The Fresh Tastes program is a free ACT Government service that helps schools make healthy food and drinks a bigger part of everyday life for Canberra's kids. Fresh Tastes schools have access to financial grants, discounted services, professional learning, curriculum resources and incentives from partners to achieve their goals. Schools involved in Fresh Tastes are given resources to help educate students about nutrition and health, such as how to pack a healthy lunchbox or how to grow and cook fresh food. Schools are also supported in creating healthier canteen menus and offering discounts for buying fruit and vegetables to families.

Good Habits for Life is a locally-developed behaviour change campaign that targets families with young children and encourages physical activity and healthy eating. The campaign was launched in 2014 and has been supported by three waves of TV, radio and online advertising.

How is the ACT progressing?

Source: ACT General Health Survey 2007-16. Between 2007-08 and 2015-16, the proportion of children aged two to 15 years who consumed at least two serves of fruit and five serves of vegetables has remained fairly stable over time. Latest data (2015-16) shows that the vast majority of children aged 2-15 years (70.0%) are eating adequate serves of fruit per day; however, only one in 20 children (5.4%) in this age group have adequate vegetable intake (Figure 11).

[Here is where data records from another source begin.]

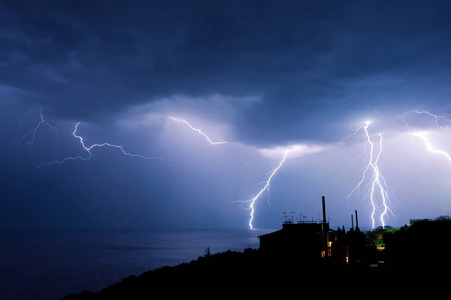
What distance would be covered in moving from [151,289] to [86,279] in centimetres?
3602

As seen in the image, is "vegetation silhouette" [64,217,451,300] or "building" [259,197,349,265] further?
"building" [259,197,349,265]

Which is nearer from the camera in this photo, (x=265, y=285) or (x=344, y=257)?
(x=265, y=285)

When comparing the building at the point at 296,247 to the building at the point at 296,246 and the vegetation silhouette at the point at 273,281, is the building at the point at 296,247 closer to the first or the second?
the building at the point at 296,246

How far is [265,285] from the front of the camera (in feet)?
60.0

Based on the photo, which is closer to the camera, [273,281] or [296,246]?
[273,281]

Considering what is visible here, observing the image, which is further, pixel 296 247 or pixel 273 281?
pixel 296 247

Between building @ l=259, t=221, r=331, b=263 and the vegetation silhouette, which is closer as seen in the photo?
the vegetation silhouette

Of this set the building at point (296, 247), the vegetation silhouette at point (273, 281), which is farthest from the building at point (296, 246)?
the vegetation silhouette at point (273, 281)

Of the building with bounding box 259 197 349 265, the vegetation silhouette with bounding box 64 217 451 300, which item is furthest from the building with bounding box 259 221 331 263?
the vegetation silhouette with bounding box 64 217 451 300

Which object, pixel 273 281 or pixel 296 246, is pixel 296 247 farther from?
pixel 273 281

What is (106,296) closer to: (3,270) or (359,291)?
(359,291)

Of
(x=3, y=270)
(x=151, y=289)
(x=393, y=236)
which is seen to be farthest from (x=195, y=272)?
(x=3, y=270)

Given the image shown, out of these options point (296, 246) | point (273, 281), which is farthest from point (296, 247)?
point (273, 281)

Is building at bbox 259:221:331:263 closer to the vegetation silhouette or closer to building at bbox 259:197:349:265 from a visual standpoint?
building at bbox 259:197:349:265
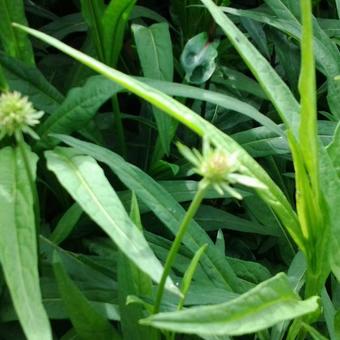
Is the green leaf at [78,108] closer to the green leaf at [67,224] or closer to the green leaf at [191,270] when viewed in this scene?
the green leaf at [67,224]

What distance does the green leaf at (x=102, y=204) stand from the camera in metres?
0.72

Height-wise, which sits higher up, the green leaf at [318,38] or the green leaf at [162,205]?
the green leaf at [318,38]

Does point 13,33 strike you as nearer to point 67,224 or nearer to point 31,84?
point 31,84

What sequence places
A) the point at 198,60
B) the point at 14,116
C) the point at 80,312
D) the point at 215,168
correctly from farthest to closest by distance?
the point at 198,60 < the point at 80,312 < the point at 14,116 < the point at 215,168

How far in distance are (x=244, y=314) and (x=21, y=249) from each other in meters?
0.24

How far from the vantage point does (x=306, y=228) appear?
0.85m

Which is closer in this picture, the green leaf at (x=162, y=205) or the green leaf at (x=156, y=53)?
the green leaf at (x=162, y=205)

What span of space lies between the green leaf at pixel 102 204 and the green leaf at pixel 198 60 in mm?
360

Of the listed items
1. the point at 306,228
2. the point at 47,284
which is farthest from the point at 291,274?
the point at 47,284

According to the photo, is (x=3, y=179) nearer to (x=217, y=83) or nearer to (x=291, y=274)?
(x=291, y=274)

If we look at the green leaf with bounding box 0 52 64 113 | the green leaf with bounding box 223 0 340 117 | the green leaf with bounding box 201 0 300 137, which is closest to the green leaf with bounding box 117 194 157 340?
the green leaf with bounding box 201 0 300 137

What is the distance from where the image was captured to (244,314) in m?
0.67

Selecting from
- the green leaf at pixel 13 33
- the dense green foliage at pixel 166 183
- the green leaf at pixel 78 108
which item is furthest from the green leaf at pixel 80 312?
the green leaf at pixel 13 33

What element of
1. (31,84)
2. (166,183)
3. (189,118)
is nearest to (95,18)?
(31,84)
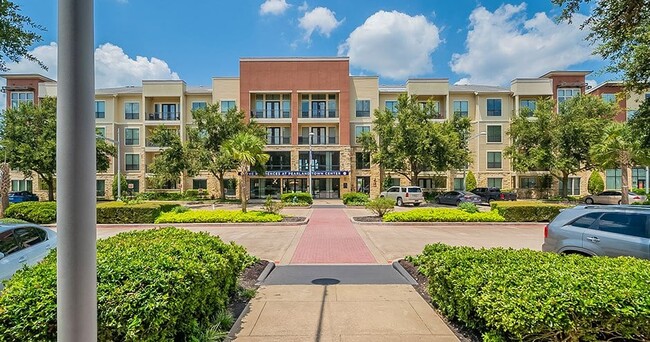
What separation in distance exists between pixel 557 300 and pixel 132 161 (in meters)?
50.9

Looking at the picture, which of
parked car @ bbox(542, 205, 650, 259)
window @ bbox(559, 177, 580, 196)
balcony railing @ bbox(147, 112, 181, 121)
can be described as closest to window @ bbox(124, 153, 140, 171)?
balcony railing @ bbox(147, 112, 181, 121)

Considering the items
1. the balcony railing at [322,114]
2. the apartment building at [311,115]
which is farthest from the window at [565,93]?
the balcony railing at [322,114]

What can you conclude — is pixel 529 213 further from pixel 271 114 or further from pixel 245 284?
pixel 271 114

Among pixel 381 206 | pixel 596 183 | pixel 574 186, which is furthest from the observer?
pixel 574 186

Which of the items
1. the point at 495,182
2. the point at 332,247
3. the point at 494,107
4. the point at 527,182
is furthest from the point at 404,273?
the point at 527,182

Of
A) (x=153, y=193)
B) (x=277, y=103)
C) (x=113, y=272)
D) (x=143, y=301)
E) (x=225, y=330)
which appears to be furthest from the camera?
(x=277, y=103)

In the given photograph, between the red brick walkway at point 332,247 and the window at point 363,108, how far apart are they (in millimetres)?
30807

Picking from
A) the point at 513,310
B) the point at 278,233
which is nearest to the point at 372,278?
the point at 513,310

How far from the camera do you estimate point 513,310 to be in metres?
3.58

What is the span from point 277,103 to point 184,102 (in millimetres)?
12041

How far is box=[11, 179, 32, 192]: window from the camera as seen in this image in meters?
47.0

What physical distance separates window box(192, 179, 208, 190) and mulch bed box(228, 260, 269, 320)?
132ft

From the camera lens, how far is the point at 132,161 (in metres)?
46.7

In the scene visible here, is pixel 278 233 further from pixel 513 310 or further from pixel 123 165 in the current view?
pixel 123 165
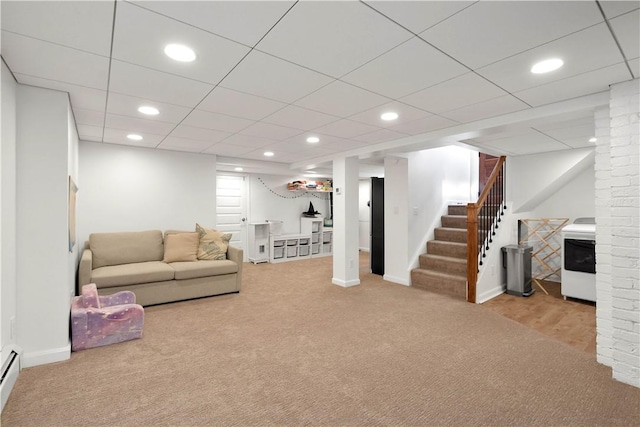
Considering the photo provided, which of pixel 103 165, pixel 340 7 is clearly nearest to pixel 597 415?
pixel 340 7

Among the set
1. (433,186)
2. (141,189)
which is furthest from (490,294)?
(141,189)

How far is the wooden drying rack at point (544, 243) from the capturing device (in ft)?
17.3

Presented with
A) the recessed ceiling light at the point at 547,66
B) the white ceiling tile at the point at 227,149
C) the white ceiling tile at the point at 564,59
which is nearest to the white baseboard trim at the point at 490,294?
the white ceiling tile at the point at 564,59

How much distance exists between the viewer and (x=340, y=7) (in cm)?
144

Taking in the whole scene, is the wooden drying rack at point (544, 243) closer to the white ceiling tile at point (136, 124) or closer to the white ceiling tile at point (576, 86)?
the white ceiling tile at point (576, 86)

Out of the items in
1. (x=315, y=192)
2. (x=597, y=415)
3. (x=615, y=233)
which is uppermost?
(x=315, y=192)

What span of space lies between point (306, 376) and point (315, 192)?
6488 mm

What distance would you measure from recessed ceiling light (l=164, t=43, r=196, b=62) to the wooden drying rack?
18.1 feet

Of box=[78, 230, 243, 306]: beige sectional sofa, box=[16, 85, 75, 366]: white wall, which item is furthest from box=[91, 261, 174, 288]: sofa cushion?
box=[16, 85, 75, 366]: white wall

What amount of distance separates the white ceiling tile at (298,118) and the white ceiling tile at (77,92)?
1.42m

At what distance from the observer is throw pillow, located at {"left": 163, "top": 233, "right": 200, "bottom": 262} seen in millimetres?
4449

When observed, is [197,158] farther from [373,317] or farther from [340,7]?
[340,7]

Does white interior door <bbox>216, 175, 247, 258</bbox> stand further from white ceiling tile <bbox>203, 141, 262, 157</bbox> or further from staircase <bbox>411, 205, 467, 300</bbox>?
staircase <bbox>411, 205, 467, 300</bbox>

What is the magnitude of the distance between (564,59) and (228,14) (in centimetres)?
198
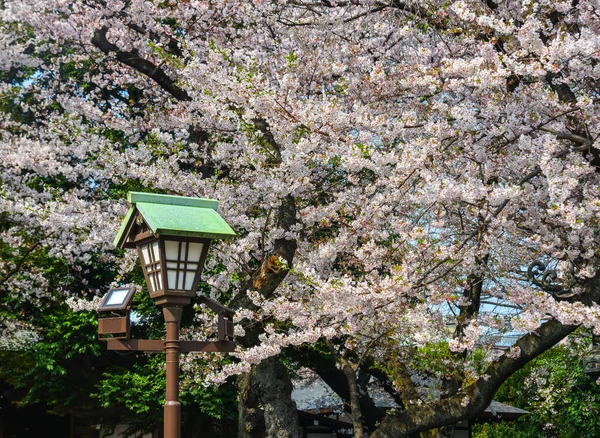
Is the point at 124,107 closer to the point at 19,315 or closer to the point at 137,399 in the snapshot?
the point at 19,315

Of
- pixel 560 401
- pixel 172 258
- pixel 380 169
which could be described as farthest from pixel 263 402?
pixel 560 401

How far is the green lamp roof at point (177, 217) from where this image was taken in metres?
4.81

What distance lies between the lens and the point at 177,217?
494 cm

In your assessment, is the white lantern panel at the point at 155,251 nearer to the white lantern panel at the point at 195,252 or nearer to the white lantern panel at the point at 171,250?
the white lantern panel at the point at 171,250

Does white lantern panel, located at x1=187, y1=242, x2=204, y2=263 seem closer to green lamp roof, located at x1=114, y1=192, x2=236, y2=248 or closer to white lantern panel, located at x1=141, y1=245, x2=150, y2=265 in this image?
green lamp roof, located at x1=114, y1=192, x2=236, y2=248

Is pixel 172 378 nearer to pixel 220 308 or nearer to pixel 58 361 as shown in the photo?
pixel 220 308

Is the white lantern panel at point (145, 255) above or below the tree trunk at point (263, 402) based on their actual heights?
above

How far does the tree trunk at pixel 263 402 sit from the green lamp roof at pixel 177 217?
3703mm

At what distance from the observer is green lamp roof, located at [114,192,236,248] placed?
481 cm

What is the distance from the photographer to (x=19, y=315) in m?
13.9

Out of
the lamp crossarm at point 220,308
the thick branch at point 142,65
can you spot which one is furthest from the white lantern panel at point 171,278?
the thick branch at point 142,65

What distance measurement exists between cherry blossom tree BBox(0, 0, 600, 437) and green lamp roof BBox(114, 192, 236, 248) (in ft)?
7.00

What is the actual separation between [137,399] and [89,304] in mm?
3828

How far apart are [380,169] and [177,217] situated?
9.72 ft
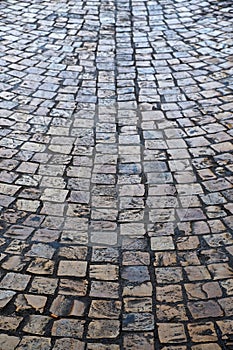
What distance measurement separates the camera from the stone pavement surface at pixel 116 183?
2.81 meters

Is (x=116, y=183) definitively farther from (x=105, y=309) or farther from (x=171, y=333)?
(x=171, y=333)

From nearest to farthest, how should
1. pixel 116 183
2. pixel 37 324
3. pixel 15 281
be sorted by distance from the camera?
pixel 37 324
pixel 15 281
pixel 116 183

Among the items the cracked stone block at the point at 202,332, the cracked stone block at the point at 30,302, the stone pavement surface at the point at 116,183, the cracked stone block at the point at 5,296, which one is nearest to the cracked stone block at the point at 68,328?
the stone pavement surface at the point at 116,183

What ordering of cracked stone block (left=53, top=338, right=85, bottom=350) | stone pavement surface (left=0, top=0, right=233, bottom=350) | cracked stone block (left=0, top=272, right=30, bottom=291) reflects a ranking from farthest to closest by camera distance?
cracked stone block (left=0, top=272, right=30, bottom=291) < stone pavement surface (left=0, top=0, right=233, bottom=350) < cracked stone block (left=53, top=338, right=85, bottom=350)

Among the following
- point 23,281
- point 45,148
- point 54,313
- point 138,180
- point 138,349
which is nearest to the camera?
point 138,349

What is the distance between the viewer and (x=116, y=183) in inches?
150

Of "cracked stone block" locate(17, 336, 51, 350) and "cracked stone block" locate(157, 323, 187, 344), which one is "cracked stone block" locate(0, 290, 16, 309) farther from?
"cracked stone block" locate(157, 323, 187, 344)

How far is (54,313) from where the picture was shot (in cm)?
283

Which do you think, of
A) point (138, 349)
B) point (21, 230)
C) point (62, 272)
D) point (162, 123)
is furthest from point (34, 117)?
point (138, 349)

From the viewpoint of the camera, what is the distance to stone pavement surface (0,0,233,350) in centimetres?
281

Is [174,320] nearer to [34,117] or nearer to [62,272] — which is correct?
[62,272]

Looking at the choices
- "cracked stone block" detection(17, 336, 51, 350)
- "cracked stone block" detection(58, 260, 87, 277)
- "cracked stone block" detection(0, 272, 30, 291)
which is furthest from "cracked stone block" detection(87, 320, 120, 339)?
"cracked stone block" detection(0, 272, 30, 291)

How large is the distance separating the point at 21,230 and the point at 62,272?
0.48m

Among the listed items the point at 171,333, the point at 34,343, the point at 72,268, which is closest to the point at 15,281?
the point at 72,268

Source: ABS National Health Survey, 2007-15.

* Estimate has a relative standard error greater than 50 per cent and is considered unreliable for general use.

^ Estimate has a relative standard error of 25-50 per cent and should be used with caution. Data from the 2014-15 ABS National Health Survey shows that the proportion of ACT residents aged 18-24 years who eat adequate serves of fruit (40.6%) is comparable with the national proportion (42.8%) (Figure 12); however, vegetable intake is lower (2.3%) when compared with Australian data (6.4%).

Note The proportion of ACT young people (18-24 years) meeting the NHMRC Australian Dietary Guidelines for fruit and vegetables is a new indicator for 2018.

12 NHMRC 2013, The Australian Dietary Guidelines, Commonwealth of Australia.